Ricardo Zúñiga, the administration’s special envoy to the three Central American countries known as the Northern Triangle, said Mexico, like the United States, had an interest in deterring migration from Guatemala, Honduras and El Salvador.
“We are both destination countries” for migration from the Northern Triangle, he told reporters aboard Air Force Two on Monday night.
In addition to meeting with López Obrador, Harris will speak with female entrepreneurs and hold a separate meeting with labor leaders. She is leading the Biden administration’s efforts to expand organized labor in the United States, and administration officials see López Obrador, who has also championed labor rights, as a kindred spirit on that issue. Yet some U.S. unions complain that Mexico is not living up to its promises in trade deals to support labor rights.
The two leaders also witnessed the signing of an agreement to broaden U.S.-Mexico cooperation in sending development money to the Northern Triangle. The text of the agreement has not been released, so it is unclear how broad or meaningful it is.
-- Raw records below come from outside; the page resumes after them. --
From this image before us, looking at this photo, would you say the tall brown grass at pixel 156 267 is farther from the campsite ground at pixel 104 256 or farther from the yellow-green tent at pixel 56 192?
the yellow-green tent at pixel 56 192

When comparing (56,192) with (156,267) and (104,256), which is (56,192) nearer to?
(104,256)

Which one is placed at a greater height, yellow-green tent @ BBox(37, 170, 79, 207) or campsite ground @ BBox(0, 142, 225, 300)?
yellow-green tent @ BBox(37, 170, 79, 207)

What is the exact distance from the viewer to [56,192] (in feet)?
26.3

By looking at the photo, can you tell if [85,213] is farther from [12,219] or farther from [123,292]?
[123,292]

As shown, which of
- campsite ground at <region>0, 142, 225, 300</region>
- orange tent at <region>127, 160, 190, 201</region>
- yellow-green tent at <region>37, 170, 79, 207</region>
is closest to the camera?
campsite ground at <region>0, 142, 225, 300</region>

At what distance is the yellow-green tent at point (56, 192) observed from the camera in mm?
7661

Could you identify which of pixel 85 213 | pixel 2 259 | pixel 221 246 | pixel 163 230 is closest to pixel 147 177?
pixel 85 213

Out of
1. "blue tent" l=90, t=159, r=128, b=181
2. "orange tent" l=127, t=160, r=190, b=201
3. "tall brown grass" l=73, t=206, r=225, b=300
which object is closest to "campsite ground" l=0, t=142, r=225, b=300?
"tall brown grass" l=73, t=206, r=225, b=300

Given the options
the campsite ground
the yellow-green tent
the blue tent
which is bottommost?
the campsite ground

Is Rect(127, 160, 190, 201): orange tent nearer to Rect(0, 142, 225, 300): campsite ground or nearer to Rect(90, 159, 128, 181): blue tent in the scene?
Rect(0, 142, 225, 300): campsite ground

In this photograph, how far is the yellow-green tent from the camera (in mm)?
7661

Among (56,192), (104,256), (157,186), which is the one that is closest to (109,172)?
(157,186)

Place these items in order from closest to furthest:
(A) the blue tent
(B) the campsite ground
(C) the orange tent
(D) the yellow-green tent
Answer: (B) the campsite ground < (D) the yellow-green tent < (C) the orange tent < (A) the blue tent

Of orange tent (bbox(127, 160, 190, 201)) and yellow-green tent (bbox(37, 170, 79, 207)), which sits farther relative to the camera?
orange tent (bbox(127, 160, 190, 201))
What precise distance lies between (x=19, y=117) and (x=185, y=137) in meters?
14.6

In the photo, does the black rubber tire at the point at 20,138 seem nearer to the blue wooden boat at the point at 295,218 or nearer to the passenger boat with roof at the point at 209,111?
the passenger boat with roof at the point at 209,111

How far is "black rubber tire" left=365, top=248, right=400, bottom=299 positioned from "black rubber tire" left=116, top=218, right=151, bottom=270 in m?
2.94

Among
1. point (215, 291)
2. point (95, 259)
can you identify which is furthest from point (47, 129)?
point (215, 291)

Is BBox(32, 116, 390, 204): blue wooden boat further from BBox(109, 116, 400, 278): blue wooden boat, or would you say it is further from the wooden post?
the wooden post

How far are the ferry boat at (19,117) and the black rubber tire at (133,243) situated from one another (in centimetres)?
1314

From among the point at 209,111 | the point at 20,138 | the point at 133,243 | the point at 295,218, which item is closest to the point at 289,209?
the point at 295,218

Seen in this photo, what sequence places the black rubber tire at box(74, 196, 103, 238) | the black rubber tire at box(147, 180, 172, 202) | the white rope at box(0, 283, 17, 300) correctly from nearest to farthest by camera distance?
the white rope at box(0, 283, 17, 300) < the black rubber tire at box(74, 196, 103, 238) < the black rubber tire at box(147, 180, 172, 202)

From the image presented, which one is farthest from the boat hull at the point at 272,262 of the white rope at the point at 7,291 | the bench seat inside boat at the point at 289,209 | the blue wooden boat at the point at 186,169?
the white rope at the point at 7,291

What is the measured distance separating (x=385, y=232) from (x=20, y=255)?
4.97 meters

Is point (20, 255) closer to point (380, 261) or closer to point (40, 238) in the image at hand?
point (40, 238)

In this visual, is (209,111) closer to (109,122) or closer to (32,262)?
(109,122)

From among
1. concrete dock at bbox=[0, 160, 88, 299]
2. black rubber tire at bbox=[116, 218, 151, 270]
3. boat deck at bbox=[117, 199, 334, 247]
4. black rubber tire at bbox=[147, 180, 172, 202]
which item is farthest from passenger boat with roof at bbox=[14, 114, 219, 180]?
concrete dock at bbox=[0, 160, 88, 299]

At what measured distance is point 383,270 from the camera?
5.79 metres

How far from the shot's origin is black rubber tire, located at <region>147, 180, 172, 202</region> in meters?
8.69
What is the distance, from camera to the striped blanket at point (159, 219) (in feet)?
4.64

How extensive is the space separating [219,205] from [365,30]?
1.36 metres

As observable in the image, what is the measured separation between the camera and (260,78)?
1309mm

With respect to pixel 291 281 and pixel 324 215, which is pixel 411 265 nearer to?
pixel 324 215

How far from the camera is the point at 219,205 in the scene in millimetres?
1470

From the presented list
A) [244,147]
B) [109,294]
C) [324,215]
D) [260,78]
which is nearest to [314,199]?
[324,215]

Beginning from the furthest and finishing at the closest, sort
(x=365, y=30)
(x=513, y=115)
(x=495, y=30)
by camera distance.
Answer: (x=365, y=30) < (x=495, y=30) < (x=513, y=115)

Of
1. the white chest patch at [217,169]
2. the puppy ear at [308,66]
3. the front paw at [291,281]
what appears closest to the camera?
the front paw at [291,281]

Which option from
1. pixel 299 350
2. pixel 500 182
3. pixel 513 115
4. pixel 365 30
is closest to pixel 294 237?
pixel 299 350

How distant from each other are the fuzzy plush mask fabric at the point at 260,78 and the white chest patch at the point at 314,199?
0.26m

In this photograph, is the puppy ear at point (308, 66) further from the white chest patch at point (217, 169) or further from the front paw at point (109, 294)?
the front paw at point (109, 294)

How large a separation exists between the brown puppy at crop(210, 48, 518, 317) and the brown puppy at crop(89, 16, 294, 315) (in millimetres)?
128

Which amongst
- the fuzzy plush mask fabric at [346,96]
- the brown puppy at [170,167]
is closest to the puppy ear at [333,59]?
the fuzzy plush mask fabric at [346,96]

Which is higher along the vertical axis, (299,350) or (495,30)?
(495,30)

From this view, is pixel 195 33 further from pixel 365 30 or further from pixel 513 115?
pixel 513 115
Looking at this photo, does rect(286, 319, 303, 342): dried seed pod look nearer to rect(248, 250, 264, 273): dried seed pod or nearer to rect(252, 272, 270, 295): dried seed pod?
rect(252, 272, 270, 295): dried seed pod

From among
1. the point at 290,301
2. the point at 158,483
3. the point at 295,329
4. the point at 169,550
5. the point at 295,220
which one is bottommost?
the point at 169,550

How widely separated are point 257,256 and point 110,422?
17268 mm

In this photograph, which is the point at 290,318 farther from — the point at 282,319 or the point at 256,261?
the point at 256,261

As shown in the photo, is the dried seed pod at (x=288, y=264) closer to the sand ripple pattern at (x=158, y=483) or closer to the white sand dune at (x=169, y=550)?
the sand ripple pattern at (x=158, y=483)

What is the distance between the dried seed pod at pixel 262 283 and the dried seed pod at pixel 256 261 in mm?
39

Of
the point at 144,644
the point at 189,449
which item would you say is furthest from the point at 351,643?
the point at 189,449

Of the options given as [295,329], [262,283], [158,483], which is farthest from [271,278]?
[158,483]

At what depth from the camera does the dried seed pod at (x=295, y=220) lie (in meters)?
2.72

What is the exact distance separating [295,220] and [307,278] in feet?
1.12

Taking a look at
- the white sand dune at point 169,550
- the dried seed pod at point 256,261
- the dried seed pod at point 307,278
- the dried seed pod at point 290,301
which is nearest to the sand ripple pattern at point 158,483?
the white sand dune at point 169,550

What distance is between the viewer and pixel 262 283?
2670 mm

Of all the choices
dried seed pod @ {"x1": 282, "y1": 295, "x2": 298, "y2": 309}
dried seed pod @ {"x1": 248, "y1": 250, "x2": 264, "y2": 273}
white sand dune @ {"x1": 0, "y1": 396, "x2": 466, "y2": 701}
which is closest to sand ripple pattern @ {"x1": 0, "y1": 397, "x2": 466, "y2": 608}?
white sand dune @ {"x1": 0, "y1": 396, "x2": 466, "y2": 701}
The meeting with López Obrador was not expected to be necessarily easy or predictable. In national elections Sunday, he appeared to be losing sway in the legislative branch, where many of his allies were defeated. The final results are not yet clear.
His reaction to the elections “really doesn’t impact our plans,” Zúñiga said, insisting the two nations’ relationship does not depend on who is in power.
López Obrador has at times taken shots at the United States to win favor with his domestic audience. Just before a virtual meeting with Harris in May, he sharply criticized American aid to an anti-corruption group, even as Harris was emphasizing the need to root out corruption in Latin America to stem migration north.
López Obrador has attacked other independent watchdogs and reporters, posing a challenge to the Biden administration given its stated goal of promoting democratic institutions around the world. Yet the leftist has maintained favor with the United States, including during the Trump administration, helping with border enforcement.
Harris’ spokeswoman, Symone Sanders, said beforehand that the two leaders would discuss further cooperation on border security and anti-smuggling efforts.
The topic, and Harris’ presence in Mexico, have complicated the vice president’s efforts to distance herself from the administration’s struggle to control the border — a potential political liability — and instead to focus on diplomacy within the region. Republicans have harshly criticized her for failing to visit the border.
But her discussions about border security, together with her declaration in Guatemala on Monday that people who crossed the U.S. border illegally would be turned back, underscore how the issues are intertwined. Back in the United States, Harris was criticized by some on her party’s left for the warning to migrants.
“The U.S. spent decades contributing to regime change and destabilization in Latin America,” Rep. Alexandria Ocasio-Cortez (D-N.Y.) wrote on Twitter. “We can’t help set someone’s house on fire and then blame them for fleeing.”
Asked why she was not visiting the border, Harris said in Guatemala that she came to speak with “the leader of this nation around what we can do in a way that is significant, is tangible and has real results.”
“And I will continue to be focused on that kind of work,” she added, “as opposed to grand gestures.”